What exactly are zero-hour contracts?
According to the government, a zero-hour contract is "an employment contract in which an employer does not guarantee the individual any work and the individual is not obliged to accept any work offered".
What are the advantages of zero-hour contracts?
For employers, zero-hour contracts are useful to provide a flexible workforce and a cheaper alternative to agency fees. For example, a catering company may need extra workers to cover unexpected or last-minute events, such as a last-minute wedding party. Other companies might need zero-contract workers to cover for temporary staff shortages. Workers, on the other hand, have the opportunity to gain experience and skills without the requirement to accept offers of work. A survey by the Office for National Statistics found that two in three people on zero-hour contracts did not want to work more hours.
What are the disadvantages of zero-hour contracts?
The Trades Union Congress says that workers on zero-hour contracts are at risk of exploitation, with the majority earning less than the living wage. It has called on the government to clamp down on abuse of the contracts by "bad employers". The lack of regular hours and income makes it difficult for families to budget and organise childcare, says the TUC. "Employers like to argue that zero-hour contracts offer flexibility but for many workers they mean poverty pay and no way of knowing how often they’ll be working from one week to the next."

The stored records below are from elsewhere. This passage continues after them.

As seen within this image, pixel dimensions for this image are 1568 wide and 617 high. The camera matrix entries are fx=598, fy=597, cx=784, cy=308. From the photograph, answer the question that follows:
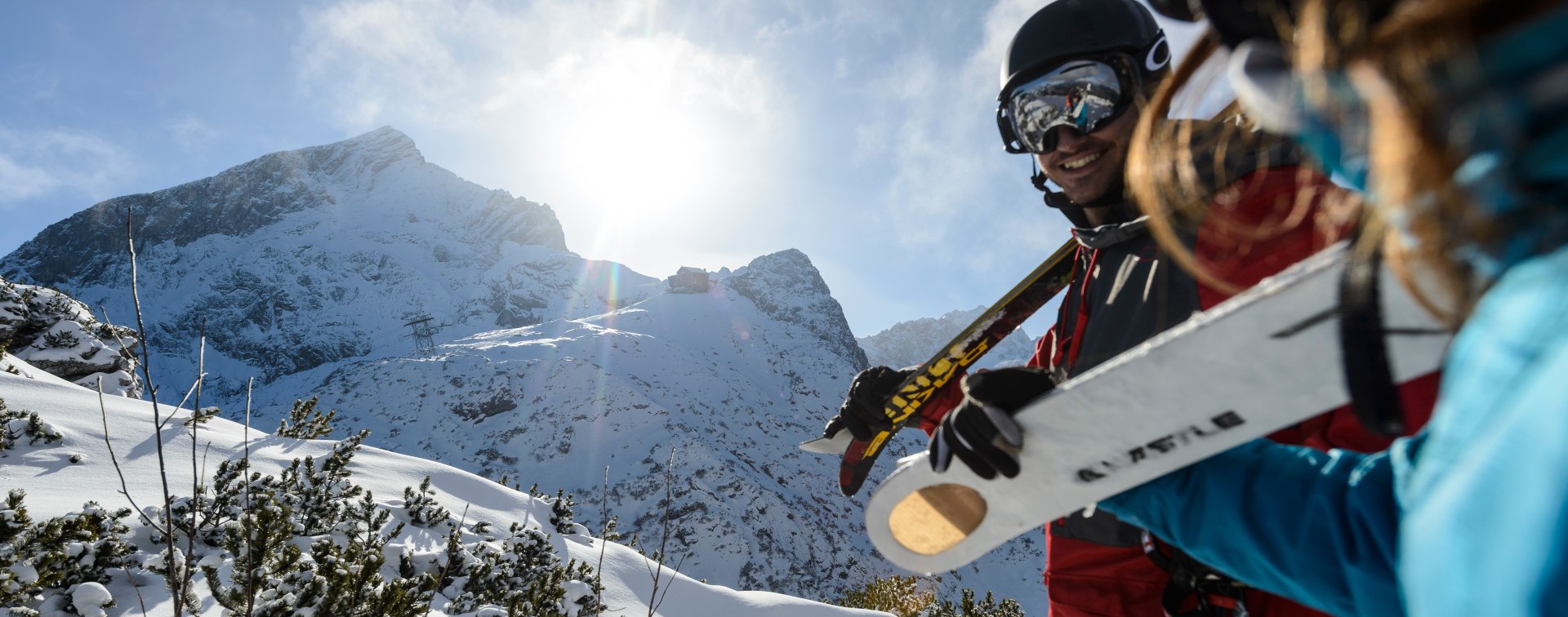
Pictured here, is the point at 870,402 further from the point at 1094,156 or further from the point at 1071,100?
the point at 1071,100

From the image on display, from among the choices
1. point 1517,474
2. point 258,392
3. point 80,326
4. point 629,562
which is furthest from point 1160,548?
point 258,392

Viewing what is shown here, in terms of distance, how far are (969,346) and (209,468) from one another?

What are the politicians saying?
Business Secretary Vince Cable has ruled out a complete ban on zero-hour contracts, saying they offer employers "welcome flexibility". The government has completed a 12-week public consultation on the issue and will respond in "due course". But unions have complained that this only examines exclusivity clauses and lack of transparency in employment rights, while the problems facing workers on these contracts are far more wide ranging. The government has also come under fire for threatening to take away jobseekers’ benefits for three months or more if people refuse to take roles with zero-hours contracts. Labour has pledged to tackle the "epidemic" of zero-hour contracts if it wins the next general election, introducing more rights for workers, compensation if shifts are cancelled at short notice and a fixed-hours contract after 12 months with an employer. Details of reforms announced by the coalition in this week's Queen's Speech have not yet been announced.
How many people are on zero-hour contracts?
According to the Office for National Statistics, there were around 1.4 million UK jobs making use of zero-hours contracts in a two-week period in January and February this year, a far higher number than expected. The contracts are most likely to be offered to women, people over 65 and young people, with nearly one-fifth likely to be in full-time education. Tourism, catering and food industries used the highest proportion of zero-hour contracts.
Do I have any rights under a zero-hour contract?
"Zero-hour workers have the same employment rights as regular workers, although they may have breaks in their contracts, which affect rights that accrue over time," says Acas. This might include sick pay for example. Zero-hour workers are entitled to annual leave, rest breaks and the national minimum wage, but not redundancy pay or a statutory minimum notice period.